Bird in the Apple Tree


If, like me, you love Berg’s Violin Concerto, and if, like me, you recently happened to hear Isabelle Faust’s performance of it in Lucerne in memory of the conductor Claudio Abbado, you will be increasingly aware that every performance it receives is a memory of someone special. 

For Berg himself, the work was a requiem for Manon Gropius, the daughter of the architect Walter Gropius and his wife Alma, who had once been Alma Mahler -  Gustav’s wife - and who had already mourned one daughter, the adored young Maria who had died aged five of a combination of diphtheria and scarlet fever.  Now she was mourning another, who had died aged 18 of polio. Mahler himself, who had tempted providence by composing his heart-rending Kindertotenlieder - Songs on the Death of Children - two years before Maria died, had by then been dead for 24 years, and his place in Viennese musical society was filled by Alban Berg. 

Desiring to compose an instrumental memorial for Manon, Berg invited the American violinist Louis Krasner to play for him, so that he could absorb the sound of Krasner’s violin tone. It was at that point that the history of Berg’s Violin Concerto began, and it’s also the point where Raymond Monelle of Edinburgh University’s music department started his novel about Berg, entitled Bird in the Apple Tree. 

By the time he finished it, Raymond was a septuagenarian, not far from death, and he failed to find a publisher for his book before he died.   As a close friend, he allowed me to read the manuscipt and, as a result, to fall for his  portrayal of Carinthia in young Berg’s lifetime. I thought it a lovely book, with all the musical flair one looks for but seldom finds in a novel,  and I rejoice that it has posthumously found its publisher and can be bought (for a song, as they say) in a Kindle edition. 

Though I wish I could have had a hand in its belated success, it’s Raymond’s daughter Cathy we must thank for making it happen. I remain a devoted reader, now reading it for a second time and taking new pleasure in its picture of the young  composer - most of the action takes place, in flashback, before the concerto was composed -   and of how portions of his life (itself famously tragic) are structured into a novel. 

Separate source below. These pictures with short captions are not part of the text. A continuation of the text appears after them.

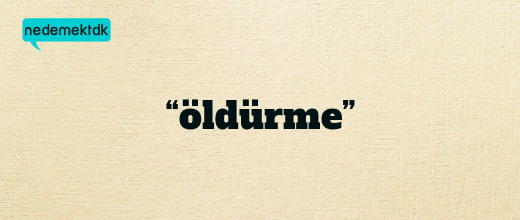 “öldürme”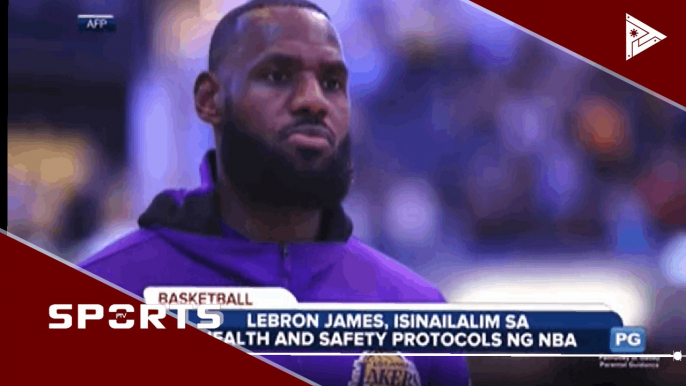 Lebron James, isinailalim sa health and safety protocols ng NBA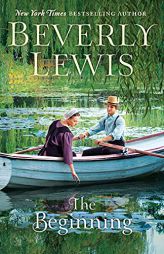 The Beginning by Beverly Lewis Paperback Book
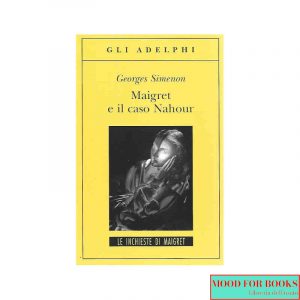 Maigret e il caso Nahour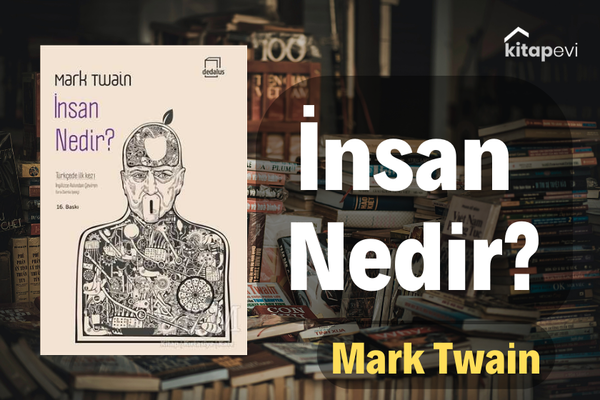 Mark Twain İnsan Nedir Kitabı Hakkında Bilmeniz Gerekenler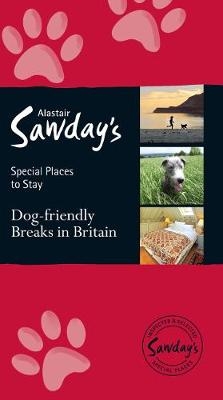 Dog Friendly Breaks in Britain: the best dog friendly pubs, hotels, b&bs and self-catering places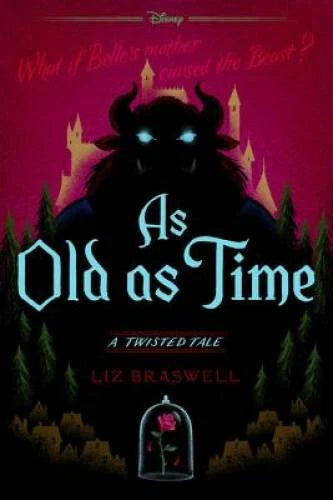 As Old as Time: A Twisted Tale - Paperback By Braswell, Liz - VERY GOOD - image 2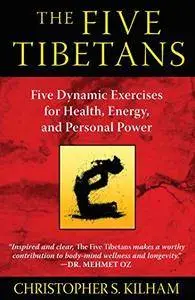 The Five Tibetans: Five Dynamic Exercises for Health, Energy, and Personal Power, 2 edition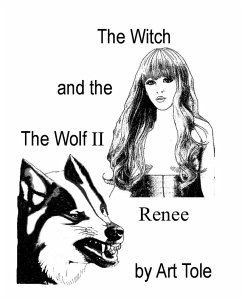 The Witch and the Wolf II - Renee (eBook, ePUB) - Tole, Art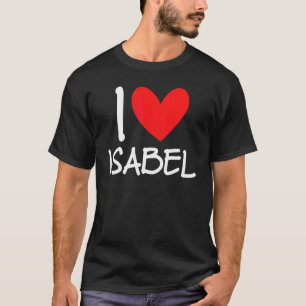 I Love Isabel Name Personalized Girl Woman Bff Fri T-shirt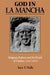 God in La Mancha: Religious Reform and the People of Cuenca, 1500-1650 by Sara T. Nalle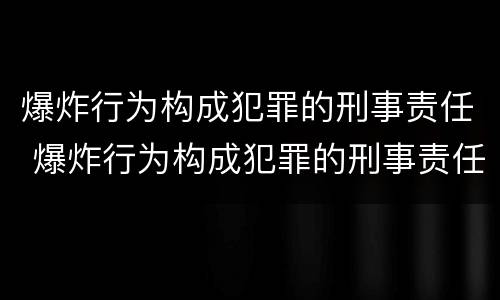 爆炸行为构成犯罪的刑事责任 爆炸行为构成犯罪的刑事责任主体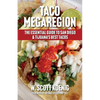 Taco Megaregion: The Essential Guide to San Diego & Tijuana's Best Tacos - Paperback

Raymond received a Scottish Arts Council grant to visit Vienna and research the story.  With its evocation of Austria a century ago, of dim street lights, slow old trains,  rustic jollity and the sunlit countryside, it reminds me at moments of Arthur Schnitzler and the world of La Ronde and Beatrice, which is just what I hoped it might do. 

Raymond at 72 could have developed a new career as a novelist as well as a musicologist, composer, jazz pianist, conductor, lecturer and all the other things he was good at.  It makes me all the prouder to have known him, and to have been given his last piano, his Bosendorfer grand, a Viennese make of instrument famous for its deep warmth of tone, an example of which Berg happened to possess and which is mentioned right at the star of the book.